AFM image of an air-dried E. coli pole (a) and its corresponding cross-sectional profile derived from a single scan line (b) (see white line in panel a). The folds can clearly be seen close to the hemispherical cap.

FIG. 5

TEM image of a number of negatively stained sacculi from P. aeruginosa. Notice that they are smaller and not as long as the sacculi from E. coli. Scale bar = 500 nm.

FIG. 6

AFM images of P. aeruginosa sacculi. (a) Air-dried sample showing the regular structure at the edges of the sacculi (arrows) and the external contaminating debris (large white particles) that could be removed by the AFM tip. (b) Hydrated sample close to the same region as seen in panel a. Now the sacculi show a rough texture on their outer face.

FIG. 7

Mass distribution [M(z)] of a portion of a single model peptidoglycan network projected onto the z axis, as a function of z, the coordinate perpendicular to the initial plane of the network. The Debye shielding length (K⁻¹) is 0.3 nm. Line A shows the mass distribution of the total network. Line B shows the mass distribution of the pentapeptide chains only.

FIG. 8

z-piezo displacement as a function of the force (F) applied by the tip to the suspended sacculus. Curves for increasing and decreasing force (arrows) show that the sacculus response is nearly elastic.
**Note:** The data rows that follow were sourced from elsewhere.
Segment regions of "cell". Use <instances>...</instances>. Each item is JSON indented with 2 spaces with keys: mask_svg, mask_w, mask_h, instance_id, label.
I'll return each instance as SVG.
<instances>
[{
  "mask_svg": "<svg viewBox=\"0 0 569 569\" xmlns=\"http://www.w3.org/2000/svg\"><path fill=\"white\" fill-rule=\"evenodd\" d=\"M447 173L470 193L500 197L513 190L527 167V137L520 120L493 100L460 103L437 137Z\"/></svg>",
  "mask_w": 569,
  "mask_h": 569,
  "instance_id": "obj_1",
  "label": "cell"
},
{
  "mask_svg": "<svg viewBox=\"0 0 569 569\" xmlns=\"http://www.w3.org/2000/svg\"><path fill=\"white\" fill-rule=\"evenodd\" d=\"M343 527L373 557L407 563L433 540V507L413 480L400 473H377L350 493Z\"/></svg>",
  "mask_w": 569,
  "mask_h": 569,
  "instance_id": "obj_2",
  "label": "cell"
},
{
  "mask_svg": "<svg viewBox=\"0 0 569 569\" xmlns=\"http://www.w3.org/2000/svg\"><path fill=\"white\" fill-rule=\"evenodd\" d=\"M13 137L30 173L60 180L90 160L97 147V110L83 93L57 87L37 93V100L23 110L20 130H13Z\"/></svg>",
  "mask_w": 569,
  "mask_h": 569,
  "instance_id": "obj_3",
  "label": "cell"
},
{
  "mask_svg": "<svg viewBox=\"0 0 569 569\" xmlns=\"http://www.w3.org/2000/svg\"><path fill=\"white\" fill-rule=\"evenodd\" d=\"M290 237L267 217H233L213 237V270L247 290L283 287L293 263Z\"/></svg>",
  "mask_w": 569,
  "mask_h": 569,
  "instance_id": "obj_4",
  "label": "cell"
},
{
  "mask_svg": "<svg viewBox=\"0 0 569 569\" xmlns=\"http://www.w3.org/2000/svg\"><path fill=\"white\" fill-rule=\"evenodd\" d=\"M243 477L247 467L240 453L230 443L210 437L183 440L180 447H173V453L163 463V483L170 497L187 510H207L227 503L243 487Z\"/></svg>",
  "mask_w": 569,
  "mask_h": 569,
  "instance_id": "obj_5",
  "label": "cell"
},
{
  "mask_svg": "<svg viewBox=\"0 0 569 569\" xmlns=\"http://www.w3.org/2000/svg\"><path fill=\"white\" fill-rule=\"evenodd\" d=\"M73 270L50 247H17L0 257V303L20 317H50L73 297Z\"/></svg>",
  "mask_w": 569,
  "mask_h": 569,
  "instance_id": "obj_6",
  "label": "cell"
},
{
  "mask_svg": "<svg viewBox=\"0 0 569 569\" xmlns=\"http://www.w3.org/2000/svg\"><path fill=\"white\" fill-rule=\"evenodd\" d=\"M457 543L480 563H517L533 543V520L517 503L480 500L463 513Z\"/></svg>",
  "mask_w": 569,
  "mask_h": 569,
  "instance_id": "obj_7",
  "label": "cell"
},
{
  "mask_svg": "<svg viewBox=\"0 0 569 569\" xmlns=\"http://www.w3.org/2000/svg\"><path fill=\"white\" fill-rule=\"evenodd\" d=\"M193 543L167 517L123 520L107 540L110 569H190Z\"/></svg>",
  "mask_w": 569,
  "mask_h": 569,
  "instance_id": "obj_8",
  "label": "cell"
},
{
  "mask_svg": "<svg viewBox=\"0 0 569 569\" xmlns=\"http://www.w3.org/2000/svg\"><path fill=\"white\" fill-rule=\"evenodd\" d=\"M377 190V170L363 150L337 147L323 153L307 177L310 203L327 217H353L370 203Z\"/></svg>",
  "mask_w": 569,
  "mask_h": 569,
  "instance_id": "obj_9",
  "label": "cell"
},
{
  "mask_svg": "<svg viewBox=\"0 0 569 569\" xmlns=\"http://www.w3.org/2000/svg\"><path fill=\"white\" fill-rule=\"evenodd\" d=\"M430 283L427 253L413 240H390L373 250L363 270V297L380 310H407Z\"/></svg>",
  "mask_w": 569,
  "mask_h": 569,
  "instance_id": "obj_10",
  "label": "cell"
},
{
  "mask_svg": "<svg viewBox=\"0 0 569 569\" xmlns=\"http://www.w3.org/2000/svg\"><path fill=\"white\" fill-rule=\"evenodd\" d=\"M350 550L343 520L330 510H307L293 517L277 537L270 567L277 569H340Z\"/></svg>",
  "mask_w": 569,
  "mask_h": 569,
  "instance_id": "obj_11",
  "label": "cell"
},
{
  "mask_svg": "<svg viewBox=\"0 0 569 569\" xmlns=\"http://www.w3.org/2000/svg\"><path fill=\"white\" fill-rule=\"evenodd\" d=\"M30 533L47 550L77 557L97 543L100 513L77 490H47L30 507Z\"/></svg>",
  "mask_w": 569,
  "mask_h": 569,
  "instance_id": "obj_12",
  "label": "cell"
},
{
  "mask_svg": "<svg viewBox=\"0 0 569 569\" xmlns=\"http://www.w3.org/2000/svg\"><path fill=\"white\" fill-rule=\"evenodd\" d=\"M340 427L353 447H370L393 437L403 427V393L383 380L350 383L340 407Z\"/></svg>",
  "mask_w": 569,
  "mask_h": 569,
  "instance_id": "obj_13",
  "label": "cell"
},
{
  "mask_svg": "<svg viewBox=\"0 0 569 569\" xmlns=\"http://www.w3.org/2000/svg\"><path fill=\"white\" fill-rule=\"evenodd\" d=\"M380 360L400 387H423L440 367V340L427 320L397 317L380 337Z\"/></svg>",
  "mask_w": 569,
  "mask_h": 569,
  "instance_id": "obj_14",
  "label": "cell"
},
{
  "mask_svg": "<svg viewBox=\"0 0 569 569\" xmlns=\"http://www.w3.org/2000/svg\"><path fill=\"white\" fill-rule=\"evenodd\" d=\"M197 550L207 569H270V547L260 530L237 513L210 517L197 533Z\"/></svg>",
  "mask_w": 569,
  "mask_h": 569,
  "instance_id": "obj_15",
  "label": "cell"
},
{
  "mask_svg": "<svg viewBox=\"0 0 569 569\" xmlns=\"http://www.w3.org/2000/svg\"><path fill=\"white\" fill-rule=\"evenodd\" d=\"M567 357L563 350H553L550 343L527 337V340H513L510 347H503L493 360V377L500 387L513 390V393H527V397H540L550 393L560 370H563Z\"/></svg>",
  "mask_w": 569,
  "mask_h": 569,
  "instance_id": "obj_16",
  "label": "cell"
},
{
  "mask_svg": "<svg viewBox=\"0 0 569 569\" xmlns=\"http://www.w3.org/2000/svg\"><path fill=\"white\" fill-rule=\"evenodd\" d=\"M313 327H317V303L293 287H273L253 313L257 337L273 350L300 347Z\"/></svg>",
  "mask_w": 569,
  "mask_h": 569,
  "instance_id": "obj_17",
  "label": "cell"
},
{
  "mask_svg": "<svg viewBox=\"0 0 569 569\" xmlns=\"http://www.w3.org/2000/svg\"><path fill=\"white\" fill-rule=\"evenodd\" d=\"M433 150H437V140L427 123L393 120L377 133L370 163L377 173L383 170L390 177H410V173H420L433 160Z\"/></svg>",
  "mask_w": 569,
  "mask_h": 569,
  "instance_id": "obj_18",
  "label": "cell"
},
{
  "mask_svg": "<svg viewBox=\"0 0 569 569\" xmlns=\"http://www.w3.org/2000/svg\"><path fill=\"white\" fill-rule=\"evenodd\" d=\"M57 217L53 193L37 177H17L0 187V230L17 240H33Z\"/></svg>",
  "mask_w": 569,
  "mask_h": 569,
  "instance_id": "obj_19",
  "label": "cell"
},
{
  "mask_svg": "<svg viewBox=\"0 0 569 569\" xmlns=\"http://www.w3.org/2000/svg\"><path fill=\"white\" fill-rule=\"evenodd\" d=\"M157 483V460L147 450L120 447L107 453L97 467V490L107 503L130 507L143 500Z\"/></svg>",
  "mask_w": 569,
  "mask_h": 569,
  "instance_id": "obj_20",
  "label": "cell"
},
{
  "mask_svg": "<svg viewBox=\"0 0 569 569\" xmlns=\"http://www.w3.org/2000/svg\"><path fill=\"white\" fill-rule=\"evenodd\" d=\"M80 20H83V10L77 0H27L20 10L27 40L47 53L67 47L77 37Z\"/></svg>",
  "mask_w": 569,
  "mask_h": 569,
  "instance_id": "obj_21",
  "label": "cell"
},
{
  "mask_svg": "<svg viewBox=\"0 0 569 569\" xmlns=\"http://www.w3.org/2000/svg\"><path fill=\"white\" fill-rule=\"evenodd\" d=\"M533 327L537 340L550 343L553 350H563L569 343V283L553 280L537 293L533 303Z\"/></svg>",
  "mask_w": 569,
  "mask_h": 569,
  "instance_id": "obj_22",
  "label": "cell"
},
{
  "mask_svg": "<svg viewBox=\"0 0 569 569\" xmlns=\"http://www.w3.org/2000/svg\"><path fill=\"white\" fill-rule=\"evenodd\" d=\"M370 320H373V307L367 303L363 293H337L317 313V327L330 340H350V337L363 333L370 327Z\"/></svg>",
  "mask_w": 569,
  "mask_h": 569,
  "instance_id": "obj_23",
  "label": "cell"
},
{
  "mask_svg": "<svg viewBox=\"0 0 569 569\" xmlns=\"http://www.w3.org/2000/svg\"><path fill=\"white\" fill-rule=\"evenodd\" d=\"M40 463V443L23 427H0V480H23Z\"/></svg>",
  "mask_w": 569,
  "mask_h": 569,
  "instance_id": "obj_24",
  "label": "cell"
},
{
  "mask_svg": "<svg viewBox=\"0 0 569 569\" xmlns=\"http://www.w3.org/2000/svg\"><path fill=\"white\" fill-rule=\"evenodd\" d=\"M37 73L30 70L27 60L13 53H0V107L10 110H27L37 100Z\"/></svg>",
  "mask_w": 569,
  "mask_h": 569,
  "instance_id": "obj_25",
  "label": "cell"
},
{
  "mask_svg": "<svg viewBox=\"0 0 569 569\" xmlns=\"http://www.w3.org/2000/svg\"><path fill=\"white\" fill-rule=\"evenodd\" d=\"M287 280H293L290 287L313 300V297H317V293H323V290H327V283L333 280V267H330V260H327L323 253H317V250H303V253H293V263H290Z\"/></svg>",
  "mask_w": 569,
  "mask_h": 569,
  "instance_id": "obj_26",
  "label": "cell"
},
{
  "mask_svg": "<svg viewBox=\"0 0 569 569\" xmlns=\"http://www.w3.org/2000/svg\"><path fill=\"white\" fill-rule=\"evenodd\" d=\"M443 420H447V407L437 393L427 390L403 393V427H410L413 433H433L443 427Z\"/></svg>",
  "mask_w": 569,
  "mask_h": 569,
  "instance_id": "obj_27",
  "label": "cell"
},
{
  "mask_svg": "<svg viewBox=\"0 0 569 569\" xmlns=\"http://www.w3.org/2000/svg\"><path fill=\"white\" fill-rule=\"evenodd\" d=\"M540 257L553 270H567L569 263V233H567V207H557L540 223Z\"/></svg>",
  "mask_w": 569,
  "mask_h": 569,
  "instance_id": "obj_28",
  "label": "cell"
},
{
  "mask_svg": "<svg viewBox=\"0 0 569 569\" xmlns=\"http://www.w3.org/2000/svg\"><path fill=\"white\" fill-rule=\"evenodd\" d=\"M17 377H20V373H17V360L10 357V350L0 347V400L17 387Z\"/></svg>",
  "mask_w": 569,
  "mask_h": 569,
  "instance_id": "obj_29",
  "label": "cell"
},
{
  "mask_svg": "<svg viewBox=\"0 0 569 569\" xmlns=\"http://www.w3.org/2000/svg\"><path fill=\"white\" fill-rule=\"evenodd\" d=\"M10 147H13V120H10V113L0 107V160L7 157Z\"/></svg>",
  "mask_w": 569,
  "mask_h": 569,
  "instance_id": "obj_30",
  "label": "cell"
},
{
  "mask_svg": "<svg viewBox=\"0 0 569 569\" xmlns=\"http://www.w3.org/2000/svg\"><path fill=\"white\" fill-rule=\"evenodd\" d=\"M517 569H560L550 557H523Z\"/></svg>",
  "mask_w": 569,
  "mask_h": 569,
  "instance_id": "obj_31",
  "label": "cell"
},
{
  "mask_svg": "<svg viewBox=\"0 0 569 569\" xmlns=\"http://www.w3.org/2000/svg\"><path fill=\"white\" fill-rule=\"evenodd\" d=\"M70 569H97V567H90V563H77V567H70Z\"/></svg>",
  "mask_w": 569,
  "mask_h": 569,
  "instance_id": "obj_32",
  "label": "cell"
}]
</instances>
The difference between the piezo displacement on the substrate and on the sacculus is a measure of the sacculus depression into the groove and is used in the calculation of the elastic modulus of the sacculi.

FIG. 9

AFM images of E. coli sacculi placed over the grooves in the silicon grating. (a) Sacculus oriented perpendicular to the grooves. (b) Sacculus oriented parallel to the grooves. The groove bridged by the sacculus in panel b and the corresponding groove in panel a are 300 nm wide.